EXERCISE:
Pull every line containing "United" out of the material below.

MATERIAL FOR THIS TASK:
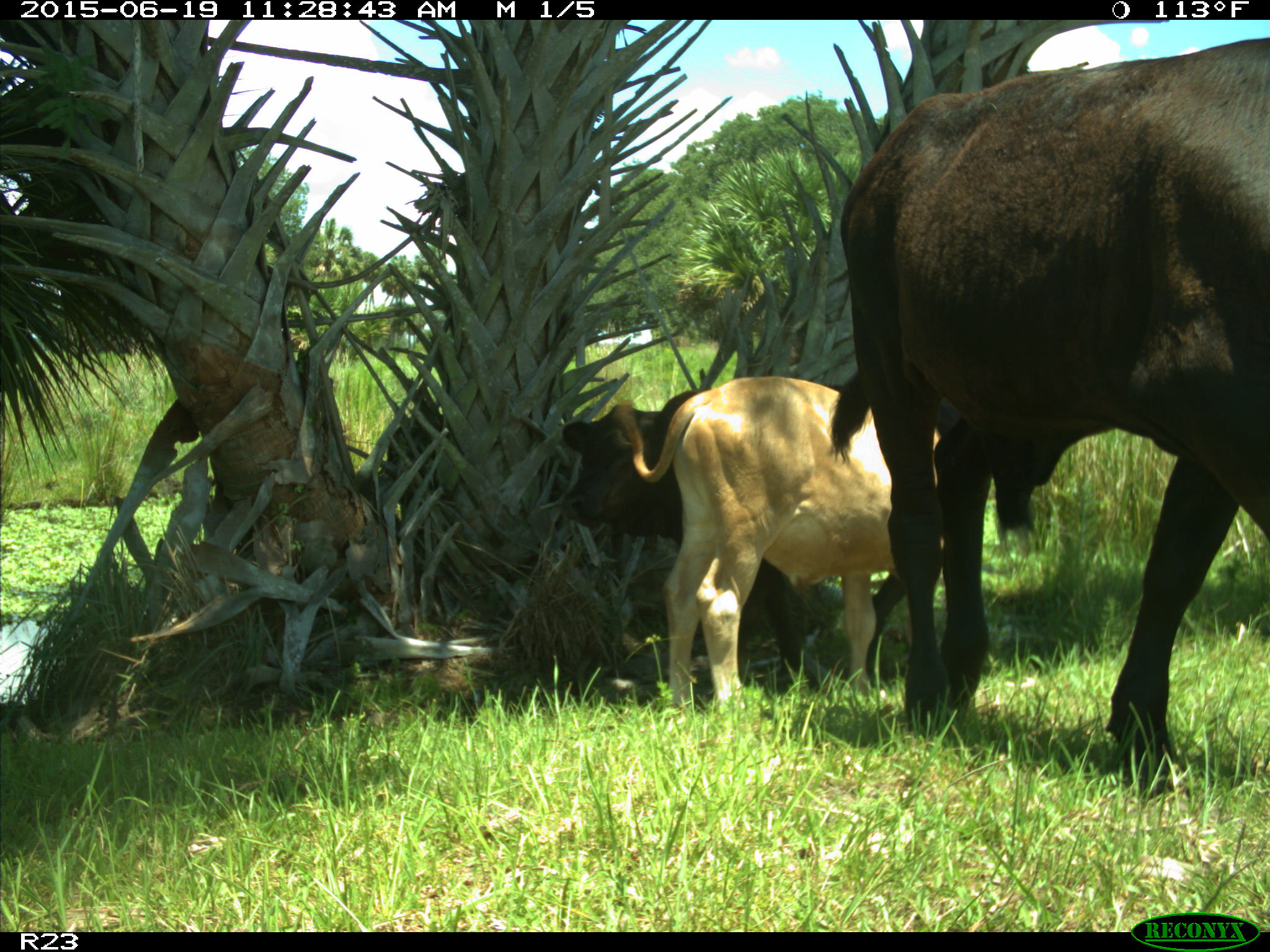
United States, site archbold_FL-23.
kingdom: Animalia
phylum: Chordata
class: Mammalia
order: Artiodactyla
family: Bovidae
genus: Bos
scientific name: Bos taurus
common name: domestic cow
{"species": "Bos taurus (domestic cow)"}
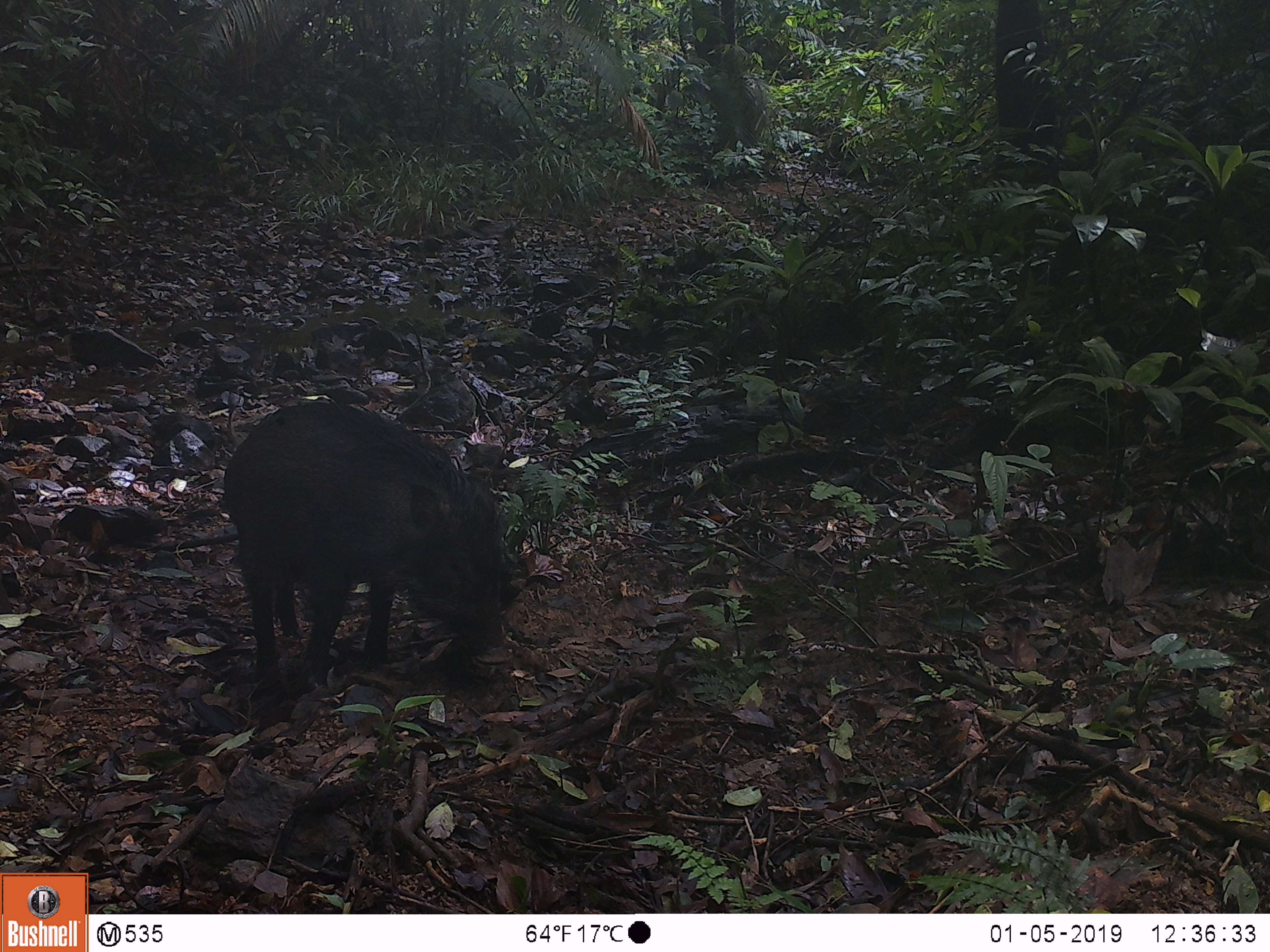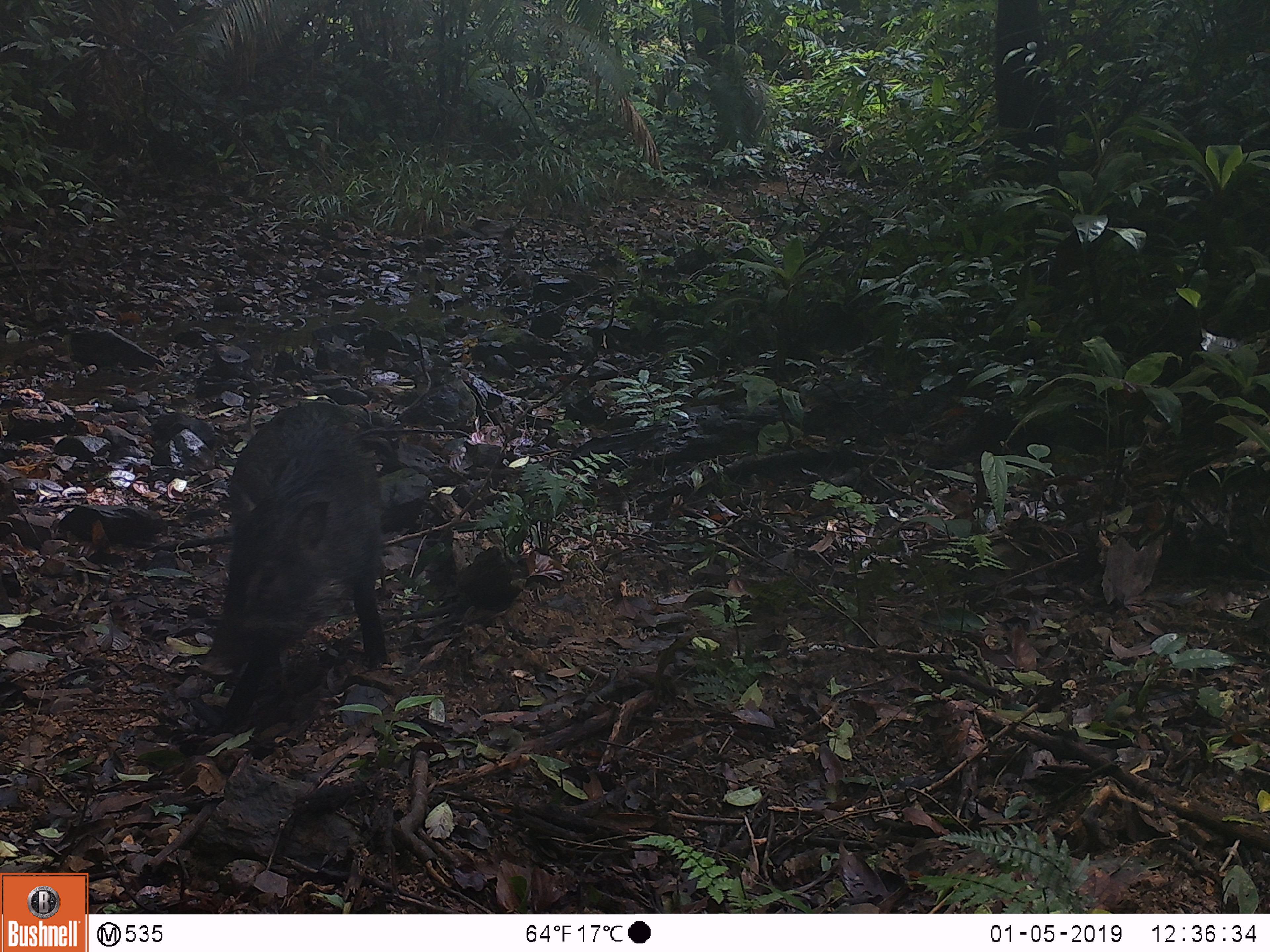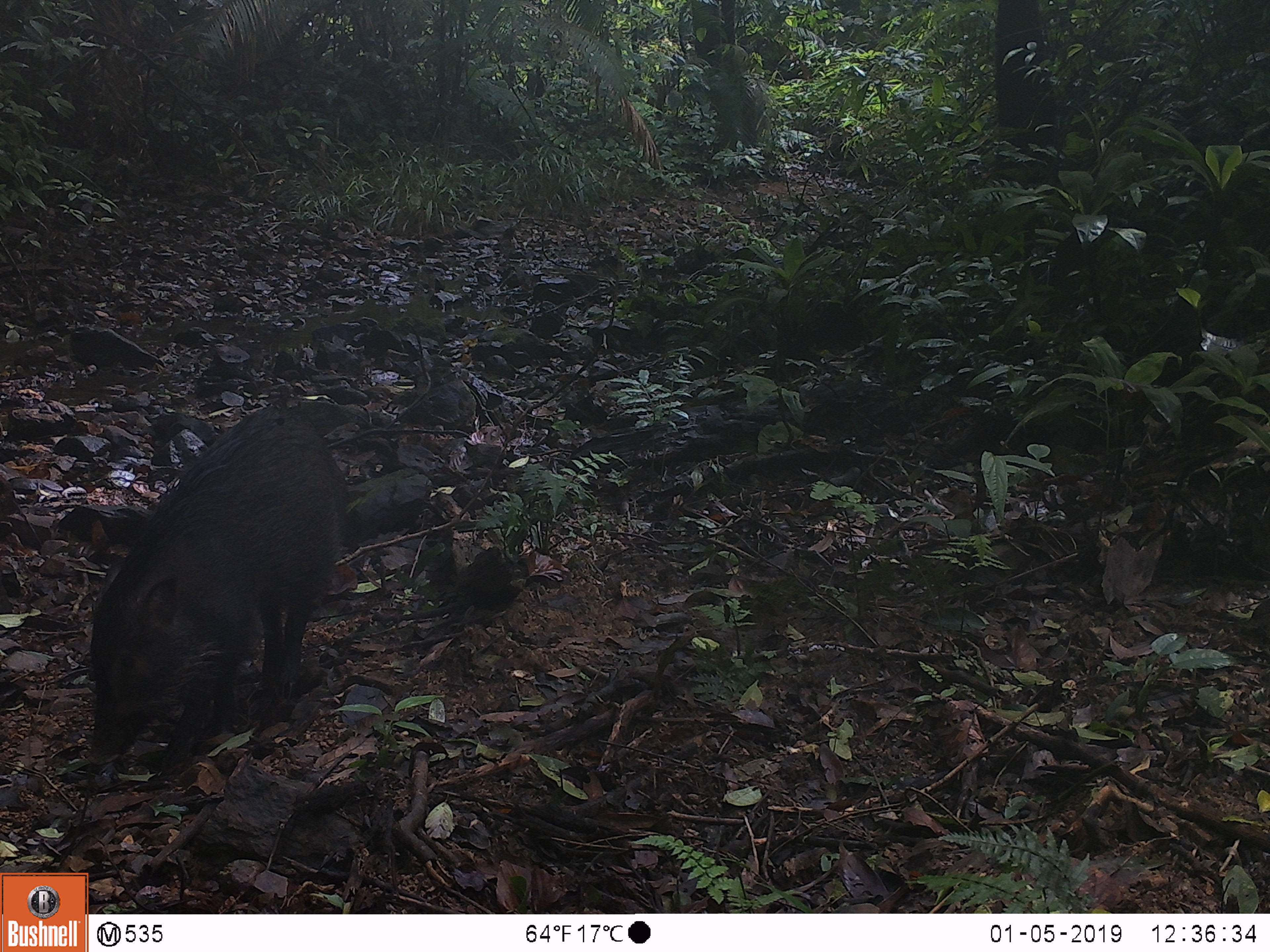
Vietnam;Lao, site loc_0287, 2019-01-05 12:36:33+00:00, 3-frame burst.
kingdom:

--

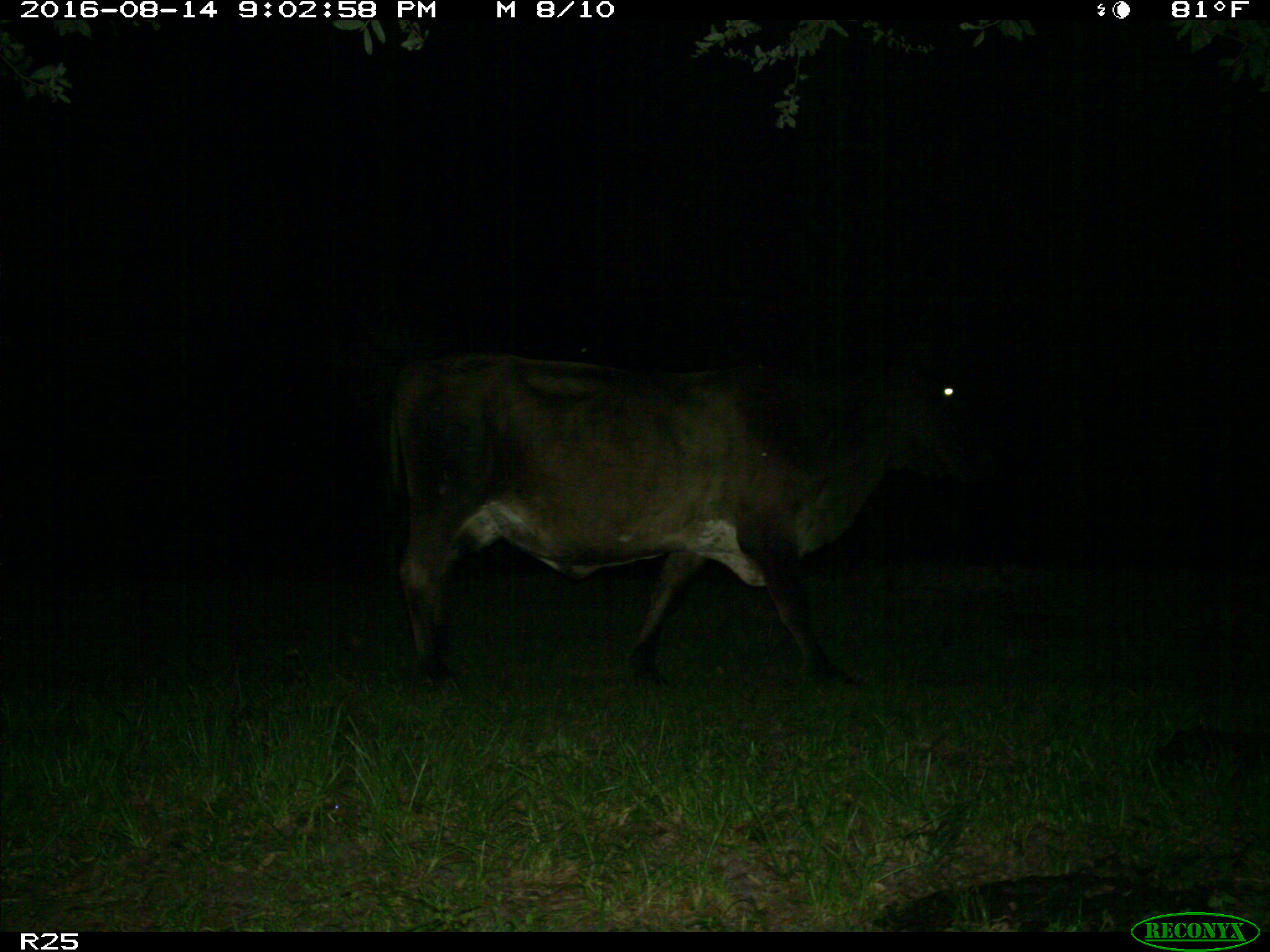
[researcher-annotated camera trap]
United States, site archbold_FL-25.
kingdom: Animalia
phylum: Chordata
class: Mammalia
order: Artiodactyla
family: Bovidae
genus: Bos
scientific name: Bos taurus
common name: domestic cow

...

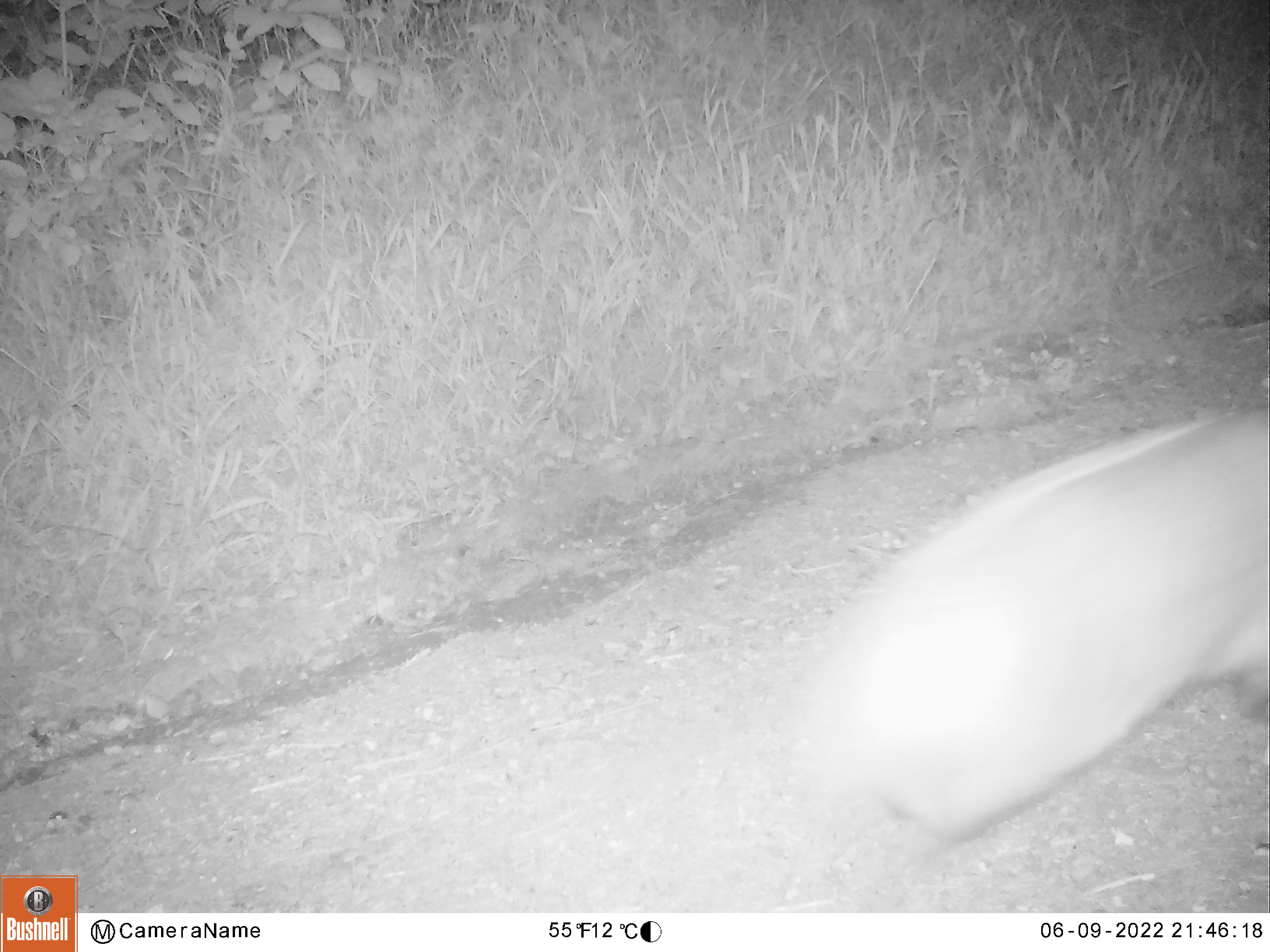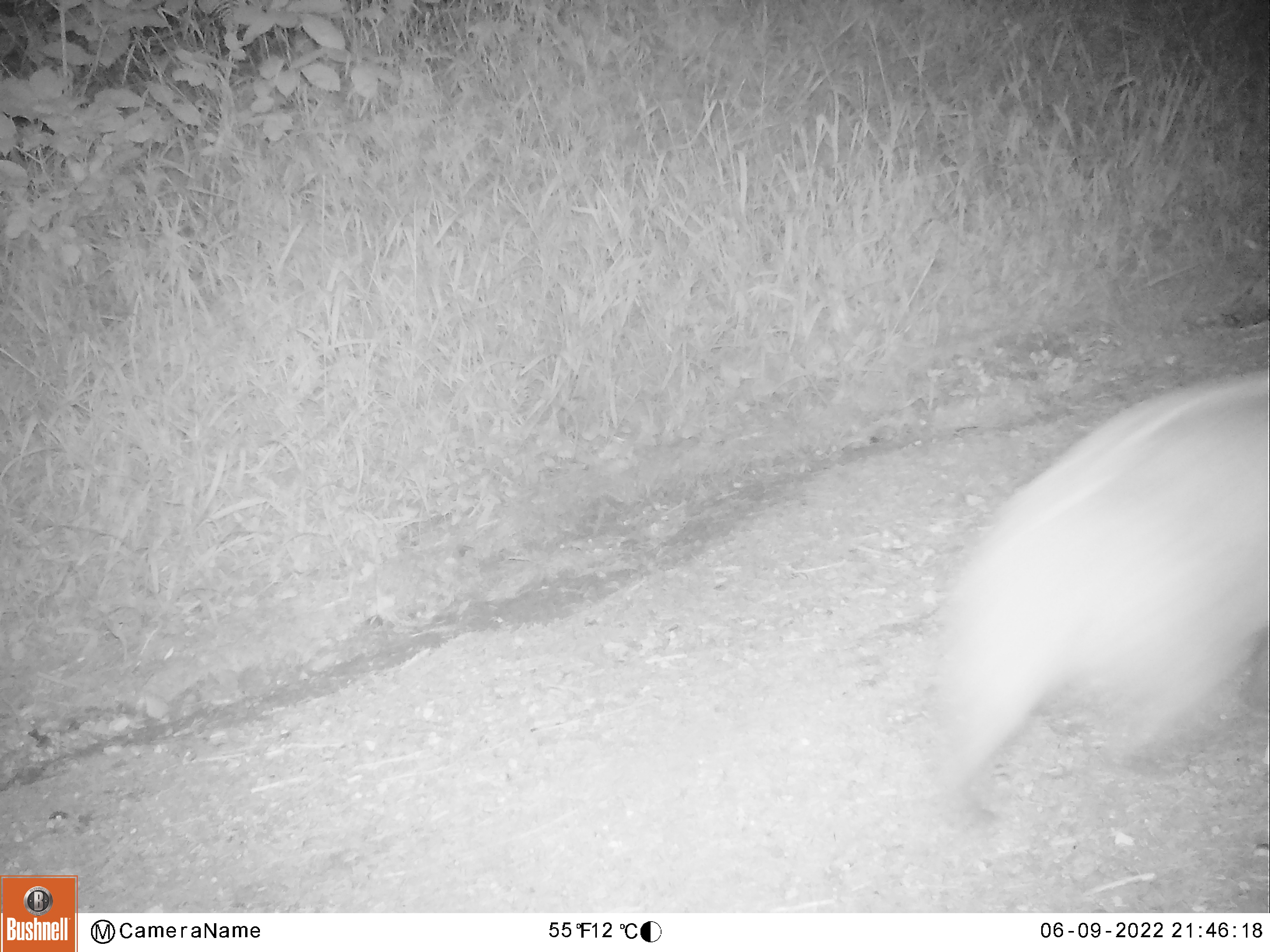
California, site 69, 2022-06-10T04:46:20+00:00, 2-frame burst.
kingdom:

THE ANSWER:
United States, site archbold_FL-23.
United States, site archbold_FL-25.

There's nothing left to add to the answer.